> TASK STATEMENT: Retype the records below from their first line through the line containing "A: Mouse (Mus).", and include nothing else.

> DATASET RECORDS:
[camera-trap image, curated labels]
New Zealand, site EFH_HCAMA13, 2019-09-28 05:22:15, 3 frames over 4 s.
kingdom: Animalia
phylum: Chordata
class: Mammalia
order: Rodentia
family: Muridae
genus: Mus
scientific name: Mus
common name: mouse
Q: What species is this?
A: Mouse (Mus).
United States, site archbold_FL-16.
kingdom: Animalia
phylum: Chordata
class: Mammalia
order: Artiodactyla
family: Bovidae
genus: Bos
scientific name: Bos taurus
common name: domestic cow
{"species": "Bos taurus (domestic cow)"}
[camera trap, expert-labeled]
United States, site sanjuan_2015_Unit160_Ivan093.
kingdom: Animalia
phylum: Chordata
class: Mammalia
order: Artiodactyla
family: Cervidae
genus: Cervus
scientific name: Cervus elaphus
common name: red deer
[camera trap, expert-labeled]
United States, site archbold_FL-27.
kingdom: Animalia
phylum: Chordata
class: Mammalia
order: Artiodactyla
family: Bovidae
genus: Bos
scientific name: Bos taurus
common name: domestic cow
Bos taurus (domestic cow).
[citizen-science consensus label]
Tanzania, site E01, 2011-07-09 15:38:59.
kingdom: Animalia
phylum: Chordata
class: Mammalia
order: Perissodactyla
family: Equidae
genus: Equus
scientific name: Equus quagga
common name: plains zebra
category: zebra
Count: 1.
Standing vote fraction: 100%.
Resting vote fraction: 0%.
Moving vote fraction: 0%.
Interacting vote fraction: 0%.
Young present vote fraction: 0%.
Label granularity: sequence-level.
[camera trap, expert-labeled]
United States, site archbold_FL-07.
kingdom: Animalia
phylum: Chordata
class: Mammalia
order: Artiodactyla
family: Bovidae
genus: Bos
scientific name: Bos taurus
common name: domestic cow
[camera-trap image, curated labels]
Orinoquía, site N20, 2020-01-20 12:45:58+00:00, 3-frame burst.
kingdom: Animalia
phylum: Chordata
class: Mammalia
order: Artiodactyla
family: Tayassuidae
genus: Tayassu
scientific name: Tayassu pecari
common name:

> RESPONSE:
[camera-trap image, curated labels]
New Zealand, site EFH_HCAMA13, 2019-09-28 05:22:15, 3 frames over 4 s.
kingdom: Animalia
phylum: Chordata
class: Mammalia
order: Rodentia
family: Muridae
genus: Mus
scientific name: Mus
common name: mouse
Q: What species is this?
A: Mouse (Mus).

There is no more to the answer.